La gente jovial, guapa y atenta que coloca estos anuncios parece haber confundido los contactos con el catálogo de teletienda. Me gustaría el Artículo D2481 en rojo pasión; talla pequeña. Y frecuentemente especifican color, forma, y nada de animales. Pero el número de no fumadores parece haber aumentado radicalmente desde la última vez que los conté. Saqué un boli rojo del bolso y empecé a marcarlos.
Para cuando llegaron mi sandwich y mi complicado café, la página estaba cubierta de rojo. Me comí el sandwich, me tomé la bebida y marqué.

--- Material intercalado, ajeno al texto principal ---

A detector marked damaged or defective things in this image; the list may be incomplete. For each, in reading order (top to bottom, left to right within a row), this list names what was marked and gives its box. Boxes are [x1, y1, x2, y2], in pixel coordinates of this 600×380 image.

La moda de los no fumadores se remonta a finales de los setenta, y hasta ahora había seguido la típica pauta de las modas de aversión, pero me pregunté si estaba alcanzando otro nivel más volátil. «No importa raza, religión, partido político, preferencia sexual», decía uno de los anuncios. «NO FUMADORES.»
En mayúsculas.
Y «Debe ser aventurero, osado, valiente no fumador», y «Yo: con éxito pero cansado de estar solo. Tú: compasiva, cariñosa, no fumadora, sin hijos». Y mi favorito: «Busco desesperadamente alguien que marche al ritmo de un tambor distinto, huya de las convenciones, no le importe lo que está de moda o no. Abstenerse fumadores.»
Había alguien de pie a mi lado. El camarero, probablemente, para darme un parche antinicotina. Alcé la cabeza.